Tuesday, September 11, 2012

Top Ten Books That Make You Think

This week's Top Ten Tuesday over at the Broke and the Bookish.

An appropriate topic for the anniversary of September 11th. It was a Tuesday morning. I will never forget.

1. The Theory of Everything by Stephen Hawking

2. Logavina Street: Life and Death in a Sarajevo Neighborhood by Barbara Demick

3. Committed: A Skeptic Makes Peace with Marriage by Elizabeth Gilbert

4. Night by Elie Wiesel

5. The Sunflower by Simon Wiesenthal

On his deathbed, a Nazi soldier asks a Jewish prisoner to forgive him.
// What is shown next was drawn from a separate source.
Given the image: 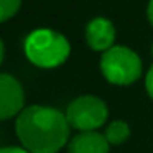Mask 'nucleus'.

What would you have done?

6. Parable of the Sower by Octavia Butler

7. Eating Animals by Jonathan Safran Foer

8. The God Delusion by Richard Dawkins

9. The Prince by Niccolo Machiavelli

10. Extremely Loud and Incredibly Close by Jonathan Safran Foer

After his father dies in the September 11 attacks, nine-year-old Oskar searches for a lost message that his father left him. But the true question of the story is, who are we and how do we define ourselves? "War," "Peace," "Father," "Son,"...

3 comments:

Christina said...

I haven't read most of your choices, but we share one: Extremely Loud and Incredibly Close. It's such a weird, beautiful, tragic book.


My Top Ten Tuesday

pagesunbound said...

I read The Prince several years ago, and my primary reaction was surprise at how much people overemphasize how heartless Machiavelli is. I thought he was putting form some theoretical suggestions on how one could act and what the consequences might be--not that he was advocating said actions in all cases. Although I grant there is an argument that he shouldn't give people bad ideas if he doesn't want them enacted.

Space Station Mir said...

Part of the reason I think so much when I read Mahiavelli is because he was so grossly (I think) misinterpreted. I agree that he put forth theoretical actions and consequences. Although I think he did want them enacted-by the Prince on one level and the common people on another.